Eran días de nueva residencia en esta ciudad, no porque apenas haya llegado de mi lugar de origen, sino por llegar más bien trasplantado desde los suburbios, esos monstruosos y utópicos satélites urbanos inventados por los estadounidenses para huir de sí mismos. 

Comenzaba a conocer los códigos urbanos: las aletargadas rutas de camión, las taquerías con las salsas más auténticas, las panaderías con los puerquitos mejor horneados, los callejones donde cagaban los wainos, los gangueros a los que era mejor ni siquiera voltear a ver. Los códigos de Pilsen. Mi soledad urbana.

Eran también días tan aciagos como estos. Así que, en cuanto se me dio la oportunidad, me le pegué, apenas pude, a un grupo de escritores latinoamericanos que comenzaban a imaginar un Chicago que hablara y se expresara y soñara en español. Comenzaban a concebir una narrativa nuestra. Si había un grupo al que en ese momento a mí me hubiera gustado pertenecer era ese, así que, después de infiltrarme en sus reuniones y enterarme de una publicación que venían planeando, de inmediato ofrecí mi departamento como lugar para las reuniones dominicales. Creo, si mal no recuerdo, que para seducirlos les prometí café y semas y orejas y conchas en todas las reuniones. Ningún esfuerzo estaba de más cuando se trataba de pasar a ser parte de ese círculo.

Durante una de las reuniones, uno de los miembros del consejo editorial, Jochy Herrera, llegó cargando un par discos compactos. En ese entonces, la música poseía todavía vida concreta, y su choque psicosomático transitaba de una mano a otra, desprendiéndose de los folletos que acompañaban los CDs, un placer similar al de los toques eléctricos de las ferias de barrio. (¿Y quién dice que el amor a la música no tiene algo de masoquismo?)

Los discos de Jochy, que él había llevado para prestárselos a alguien más, muy pronto, aprovechando un descuido suyo, los introduje a mi computadora y los copié. Fue así, pirateándola, que me familiaricé con la música de Luis Eduardo Aute.
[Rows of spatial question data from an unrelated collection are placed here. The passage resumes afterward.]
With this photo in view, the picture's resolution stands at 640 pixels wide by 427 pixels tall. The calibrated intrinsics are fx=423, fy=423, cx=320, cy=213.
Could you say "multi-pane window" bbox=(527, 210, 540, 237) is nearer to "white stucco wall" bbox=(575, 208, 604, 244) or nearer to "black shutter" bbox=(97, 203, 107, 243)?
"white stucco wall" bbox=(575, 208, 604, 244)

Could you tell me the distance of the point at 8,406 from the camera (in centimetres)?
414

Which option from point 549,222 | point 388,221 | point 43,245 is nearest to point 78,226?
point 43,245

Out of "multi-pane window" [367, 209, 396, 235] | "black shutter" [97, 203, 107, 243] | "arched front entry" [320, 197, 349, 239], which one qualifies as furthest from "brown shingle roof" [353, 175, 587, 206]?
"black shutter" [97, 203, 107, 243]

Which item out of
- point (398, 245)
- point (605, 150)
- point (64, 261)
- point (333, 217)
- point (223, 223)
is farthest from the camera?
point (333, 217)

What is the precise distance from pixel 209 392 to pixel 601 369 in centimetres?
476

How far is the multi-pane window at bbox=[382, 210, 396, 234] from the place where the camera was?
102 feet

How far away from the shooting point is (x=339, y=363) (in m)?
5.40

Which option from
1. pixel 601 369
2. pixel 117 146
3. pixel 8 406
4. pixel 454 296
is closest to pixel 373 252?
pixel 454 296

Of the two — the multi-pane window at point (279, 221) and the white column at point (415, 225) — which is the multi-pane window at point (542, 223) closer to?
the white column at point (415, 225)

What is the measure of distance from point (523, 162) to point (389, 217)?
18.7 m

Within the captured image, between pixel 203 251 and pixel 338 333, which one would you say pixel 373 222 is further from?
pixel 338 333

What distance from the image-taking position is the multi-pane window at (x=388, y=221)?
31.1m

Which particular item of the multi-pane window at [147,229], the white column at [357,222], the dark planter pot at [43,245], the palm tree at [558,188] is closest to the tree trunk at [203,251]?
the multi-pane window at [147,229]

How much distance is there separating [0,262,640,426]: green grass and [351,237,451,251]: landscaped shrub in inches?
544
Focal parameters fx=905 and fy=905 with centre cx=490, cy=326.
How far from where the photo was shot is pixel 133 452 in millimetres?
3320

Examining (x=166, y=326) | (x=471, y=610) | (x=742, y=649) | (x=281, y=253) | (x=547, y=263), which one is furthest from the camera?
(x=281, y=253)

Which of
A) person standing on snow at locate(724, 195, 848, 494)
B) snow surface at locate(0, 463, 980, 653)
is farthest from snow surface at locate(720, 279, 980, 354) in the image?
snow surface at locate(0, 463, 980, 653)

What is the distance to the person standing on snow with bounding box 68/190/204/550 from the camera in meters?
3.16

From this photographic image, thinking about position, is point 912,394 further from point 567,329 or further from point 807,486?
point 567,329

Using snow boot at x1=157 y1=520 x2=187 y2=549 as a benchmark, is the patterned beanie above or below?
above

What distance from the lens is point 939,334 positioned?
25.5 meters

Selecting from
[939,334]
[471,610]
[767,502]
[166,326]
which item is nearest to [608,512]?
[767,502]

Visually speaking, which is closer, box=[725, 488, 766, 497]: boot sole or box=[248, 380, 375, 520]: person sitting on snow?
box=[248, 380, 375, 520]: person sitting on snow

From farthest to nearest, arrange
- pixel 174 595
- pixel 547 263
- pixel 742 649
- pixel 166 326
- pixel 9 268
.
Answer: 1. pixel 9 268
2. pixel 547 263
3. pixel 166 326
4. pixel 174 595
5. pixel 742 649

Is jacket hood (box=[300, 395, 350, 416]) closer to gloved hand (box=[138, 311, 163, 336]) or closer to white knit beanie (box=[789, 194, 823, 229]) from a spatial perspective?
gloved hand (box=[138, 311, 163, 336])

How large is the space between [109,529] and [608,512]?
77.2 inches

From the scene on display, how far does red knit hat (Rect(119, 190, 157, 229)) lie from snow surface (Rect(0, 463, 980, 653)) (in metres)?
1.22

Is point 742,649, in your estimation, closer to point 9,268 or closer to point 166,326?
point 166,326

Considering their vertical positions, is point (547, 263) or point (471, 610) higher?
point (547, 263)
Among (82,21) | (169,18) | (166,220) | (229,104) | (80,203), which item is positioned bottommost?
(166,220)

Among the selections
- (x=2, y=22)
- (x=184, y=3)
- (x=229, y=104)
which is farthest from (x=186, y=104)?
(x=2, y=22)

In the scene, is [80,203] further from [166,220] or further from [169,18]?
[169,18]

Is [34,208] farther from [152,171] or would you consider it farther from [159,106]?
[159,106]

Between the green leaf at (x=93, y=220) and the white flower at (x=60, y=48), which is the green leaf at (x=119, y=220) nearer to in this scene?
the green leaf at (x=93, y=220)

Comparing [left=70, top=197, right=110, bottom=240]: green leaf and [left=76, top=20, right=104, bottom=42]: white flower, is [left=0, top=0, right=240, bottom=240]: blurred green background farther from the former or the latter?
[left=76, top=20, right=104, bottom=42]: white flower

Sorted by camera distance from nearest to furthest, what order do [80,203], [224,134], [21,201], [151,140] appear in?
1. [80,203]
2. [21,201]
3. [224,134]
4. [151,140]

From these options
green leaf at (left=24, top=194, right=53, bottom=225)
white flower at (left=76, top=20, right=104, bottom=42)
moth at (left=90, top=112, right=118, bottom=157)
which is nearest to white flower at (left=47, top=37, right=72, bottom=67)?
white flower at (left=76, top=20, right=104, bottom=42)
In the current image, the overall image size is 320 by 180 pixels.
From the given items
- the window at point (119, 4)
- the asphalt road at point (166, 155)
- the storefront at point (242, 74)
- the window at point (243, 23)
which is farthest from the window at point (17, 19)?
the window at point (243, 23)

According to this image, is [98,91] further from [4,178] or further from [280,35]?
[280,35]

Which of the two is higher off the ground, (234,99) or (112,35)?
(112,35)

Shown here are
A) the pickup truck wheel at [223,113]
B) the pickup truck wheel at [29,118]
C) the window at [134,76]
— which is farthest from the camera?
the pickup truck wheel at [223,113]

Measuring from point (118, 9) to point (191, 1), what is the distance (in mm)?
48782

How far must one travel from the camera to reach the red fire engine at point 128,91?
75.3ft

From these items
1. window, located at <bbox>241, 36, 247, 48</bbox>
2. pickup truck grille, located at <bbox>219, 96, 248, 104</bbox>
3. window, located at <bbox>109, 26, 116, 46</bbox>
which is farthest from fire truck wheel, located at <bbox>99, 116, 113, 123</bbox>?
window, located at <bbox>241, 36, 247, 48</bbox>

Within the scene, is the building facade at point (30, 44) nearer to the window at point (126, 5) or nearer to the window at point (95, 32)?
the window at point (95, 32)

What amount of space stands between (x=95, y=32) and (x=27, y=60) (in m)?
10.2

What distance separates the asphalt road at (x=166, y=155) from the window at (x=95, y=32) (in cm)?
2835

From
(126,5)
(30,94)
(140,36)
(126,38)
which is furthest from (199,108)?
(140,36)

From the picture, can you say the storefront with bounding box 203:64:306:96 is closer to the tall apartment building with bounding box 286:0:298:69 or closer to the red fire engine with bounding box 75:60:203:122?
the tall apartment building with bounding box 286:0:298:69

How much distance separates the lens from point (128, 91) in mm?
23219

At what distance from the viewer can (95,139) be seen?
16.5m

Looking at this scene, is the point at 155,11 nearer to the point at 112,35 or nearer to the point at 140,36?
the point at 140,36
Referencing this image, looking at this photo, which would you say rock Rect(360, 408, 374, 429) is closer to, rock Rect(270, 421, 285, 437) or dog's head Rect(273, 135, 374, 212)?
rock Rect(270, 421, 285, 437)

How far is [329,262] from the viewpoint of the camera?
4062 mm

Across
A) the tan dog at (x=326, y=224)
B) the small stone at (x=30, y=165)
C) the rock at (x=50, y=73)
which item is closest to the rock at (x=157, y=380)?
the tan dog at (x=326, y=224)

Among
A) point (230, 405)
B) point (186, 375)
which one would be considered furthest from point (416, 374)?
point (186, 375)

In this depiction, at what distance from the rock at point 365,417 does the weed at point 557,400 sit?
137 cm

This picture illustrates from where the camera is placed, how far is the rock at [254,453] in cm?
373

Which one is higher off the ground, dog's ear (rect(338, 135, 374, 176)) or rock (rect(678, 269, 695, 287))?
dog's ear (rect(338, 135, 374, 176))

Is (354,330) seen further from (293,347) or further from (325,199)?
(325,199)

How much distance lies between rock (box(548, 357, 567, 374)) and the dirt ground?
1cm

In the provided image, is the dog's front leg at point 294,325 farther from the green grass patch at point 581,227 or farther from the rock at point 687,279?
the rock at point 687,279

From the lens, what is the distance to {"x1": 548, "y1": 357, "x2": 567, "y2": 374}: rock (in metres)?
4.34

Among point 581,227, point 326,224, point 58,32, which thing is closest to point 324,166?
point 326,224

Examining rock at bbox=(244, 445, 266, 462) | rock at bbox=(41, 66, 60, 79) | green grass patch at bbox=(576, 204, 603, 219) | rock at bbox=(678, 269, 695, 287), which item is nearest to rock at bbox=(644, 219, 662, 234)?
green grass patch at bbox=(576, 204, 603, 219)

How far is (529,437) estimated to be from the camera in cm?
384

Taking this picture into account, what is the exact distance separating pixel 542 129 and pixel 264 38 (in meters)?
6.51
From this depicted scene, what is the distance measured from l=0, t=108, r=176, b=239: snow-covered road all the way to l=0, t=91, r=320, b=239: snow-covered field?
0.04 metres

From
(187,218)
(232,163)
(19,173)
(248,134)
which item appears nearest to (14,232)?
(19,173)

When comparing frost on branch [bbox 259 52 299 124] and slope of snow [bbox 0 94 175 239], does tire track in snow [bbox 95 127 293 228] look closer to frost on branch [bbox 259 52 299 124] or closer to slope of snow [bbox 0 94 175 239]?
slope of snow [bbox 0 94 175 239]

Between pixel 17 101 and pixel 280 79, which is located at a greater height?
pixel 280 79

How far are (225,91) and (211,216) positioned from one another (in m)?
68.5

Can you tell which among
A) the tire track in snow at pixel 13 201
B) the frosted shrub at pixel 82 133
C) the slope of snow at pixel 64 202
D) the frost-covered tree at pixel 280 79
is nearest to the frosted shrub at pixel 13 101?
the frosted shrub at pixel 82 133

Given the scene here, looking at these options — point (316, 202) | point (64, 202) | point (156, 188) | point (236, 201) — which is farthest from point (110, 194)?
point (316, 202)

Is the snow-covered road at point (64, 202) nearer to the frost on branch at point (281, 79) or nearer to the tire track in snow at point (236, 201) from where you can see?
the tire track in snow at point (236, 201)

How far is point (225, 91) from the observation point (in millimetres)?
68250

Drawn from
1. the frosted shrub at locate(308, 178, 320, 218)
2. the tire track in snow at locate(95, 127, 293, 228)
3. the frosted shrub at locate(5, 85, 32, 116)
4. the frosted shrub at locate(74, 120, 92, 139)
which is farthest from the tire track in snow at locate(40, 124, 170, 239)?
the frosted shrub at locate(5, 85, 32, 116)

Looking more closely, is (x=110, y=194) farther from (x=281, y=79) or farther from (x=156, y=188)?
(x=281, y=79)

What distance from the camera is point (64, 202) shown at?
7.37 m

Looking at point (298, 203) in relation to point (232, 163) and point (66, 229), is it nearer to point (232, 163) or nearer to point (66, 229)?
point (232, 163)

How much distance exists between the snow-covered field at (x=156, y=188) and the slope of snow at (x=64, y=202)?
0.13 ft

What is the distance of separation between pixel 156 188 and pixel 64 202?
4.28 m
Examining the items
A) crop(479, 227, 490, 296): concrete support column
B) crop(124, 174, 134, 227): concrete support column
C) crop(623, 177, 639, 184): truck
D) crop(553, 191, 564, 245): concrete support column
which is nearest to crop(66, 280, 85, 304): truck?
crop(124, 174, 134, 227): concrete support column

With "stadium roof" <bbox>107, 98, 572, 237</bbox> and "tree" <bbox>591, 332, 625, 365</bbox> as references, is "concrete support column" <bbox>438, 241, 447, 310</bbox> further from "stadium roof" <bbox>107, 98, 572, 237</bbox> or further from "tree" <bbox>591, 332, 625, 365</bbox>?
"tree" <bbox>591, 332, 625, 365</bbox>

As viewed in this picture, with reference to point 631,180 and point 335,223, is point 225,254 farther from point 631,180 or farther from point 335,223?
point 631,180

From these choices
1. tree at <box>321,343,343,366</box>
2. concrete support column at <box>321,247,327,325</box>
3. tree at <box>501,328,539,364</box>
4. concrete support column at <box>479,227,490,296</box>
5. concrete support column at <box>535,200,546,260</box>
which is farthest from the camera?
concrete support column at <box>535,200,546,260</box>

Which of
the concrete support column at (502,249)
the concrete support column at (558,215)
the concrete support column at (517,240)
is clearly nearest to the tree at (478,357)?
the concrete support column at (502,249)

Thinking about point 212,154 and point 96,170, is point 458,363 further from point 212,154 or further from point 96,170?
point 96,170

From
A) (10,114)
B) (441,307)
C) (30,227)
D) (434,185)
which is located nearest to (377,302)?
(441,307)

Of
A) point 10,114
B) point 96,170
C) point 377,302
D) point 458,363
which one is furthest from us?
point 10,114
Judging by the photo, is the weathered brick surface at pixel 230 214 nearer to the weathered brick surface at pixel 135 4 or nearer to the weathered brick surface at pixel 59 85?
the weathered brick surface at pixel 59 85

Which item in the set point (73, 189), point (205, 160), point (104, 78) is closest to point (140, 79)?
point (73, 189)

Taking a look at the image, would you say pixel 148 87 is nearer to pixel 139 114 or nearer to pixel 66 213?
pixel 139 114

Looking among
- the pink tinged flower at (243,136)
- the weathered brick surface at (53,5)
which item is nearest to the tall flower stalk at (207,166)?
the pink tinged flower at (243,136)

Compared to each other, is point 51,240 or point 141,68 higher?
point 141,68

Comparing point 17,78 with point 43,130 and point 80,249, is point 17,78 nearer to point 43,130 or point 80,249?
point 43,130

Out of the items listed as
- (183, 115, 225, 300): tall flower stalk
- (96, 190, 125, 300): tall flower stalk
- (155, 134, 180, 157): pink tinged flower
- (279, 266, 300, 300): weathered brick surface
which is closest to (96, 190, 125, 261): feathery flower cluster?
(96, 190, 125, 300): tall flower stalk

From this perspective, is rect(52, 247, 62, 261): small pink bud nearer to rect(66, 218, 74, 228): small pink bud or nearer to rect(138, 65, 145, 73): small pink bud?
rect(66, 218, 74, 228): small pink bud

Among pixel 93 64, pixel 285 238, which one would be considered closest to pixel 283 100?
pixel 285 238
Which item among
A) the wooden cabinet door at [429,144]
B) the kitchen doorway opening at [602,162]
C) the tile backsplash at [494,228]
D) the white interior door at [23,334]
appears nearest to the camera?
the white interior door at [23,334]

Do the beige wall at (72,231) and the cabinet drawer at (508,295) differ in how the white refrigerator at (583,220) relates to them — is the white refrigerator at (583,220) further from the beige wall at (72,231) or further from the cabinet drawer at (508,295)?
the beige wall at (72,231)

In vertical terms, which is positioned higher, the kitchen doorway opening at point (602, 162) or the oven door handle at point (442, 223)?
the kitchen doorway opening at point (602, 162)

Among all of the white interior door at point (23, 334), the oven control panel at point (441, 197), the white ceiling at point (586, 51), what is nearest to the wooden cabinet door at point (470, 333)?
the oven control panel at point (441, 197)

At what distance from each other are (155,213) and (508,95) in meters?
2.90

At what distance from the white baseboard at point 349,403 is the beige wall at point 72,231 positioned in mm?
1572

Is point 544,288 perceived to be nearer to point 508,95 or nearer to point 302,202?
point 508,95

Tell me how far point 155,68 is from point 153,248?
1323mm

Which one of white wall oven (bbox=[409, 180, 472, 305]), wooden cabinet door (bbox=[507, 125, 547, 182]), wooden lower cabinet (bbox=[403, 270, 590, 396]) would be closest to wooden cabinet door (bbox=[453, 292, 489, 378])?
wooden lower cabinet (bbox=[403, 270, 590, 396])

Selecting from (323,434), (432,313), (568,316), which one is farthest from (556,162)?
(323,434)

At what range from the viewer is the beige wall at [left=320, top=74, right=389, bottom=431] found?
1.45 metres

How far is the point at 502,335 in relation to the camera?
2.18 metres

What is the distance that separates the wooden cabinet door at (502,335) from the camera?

No es casualidad que Jochy, un cardiólogo con sensibilidad de poeta, se haya hecho acompañar de Aute. En la música de Aute encontramos una inteligencia que se vuelve toda latido: sus canciones son las consabidas razones del corazón que la mente no entiende. La suya es una obra de vuelos y profundidades, de arrebatos y elegantes líneas barrocas. El único disco de ese entonces que me queda está poblado de íntimos misterios. Es un álbum juguetón e irreverente, ora agonía, ora orgasmo, ora plegaria. Es un mundo paralelo: mitologías reducidas a lo mundano y fantasías urdidas con temas pedestres. La lengua de Aute no es el castellano: es el órgano humano que se sabe objeto erótico, que se reconoce como carne y materia perecedera, que recuerda su origen de barro, su fin de polvo, y que, sin embargo, se sueña viva y reacomoda el cosmos a su antojo y agrede lo sagrado y hace que todo conforme y responda a la experiencia humana, a la vida cotidiana. La música de Aute anhela decir algo simple y poderoso: esto somos, y quedar con eso satisfecha.

A trece años de distancia y con un panorama político mucho más ominoso que el de entonces, tres cosas me quedan claras: 1) sigo sin aptitudes para entablar amistades duraderas, 2) aquellos que no aprenden de la historia están condenados a repetirla y 3) la música posee una fuerza que trasciende la amistad y la política: nunca pude ser parte integral del grupo literario de Chicago, Jochy se fue del país sin despedirse y, como indocumentado, sigo siendo el chivo expiatorio de la xenofobia y la falta de imaginación política estadounidense.

 

El presente texto proviene de su reciente obra Invierno: Playlist desde Chicago.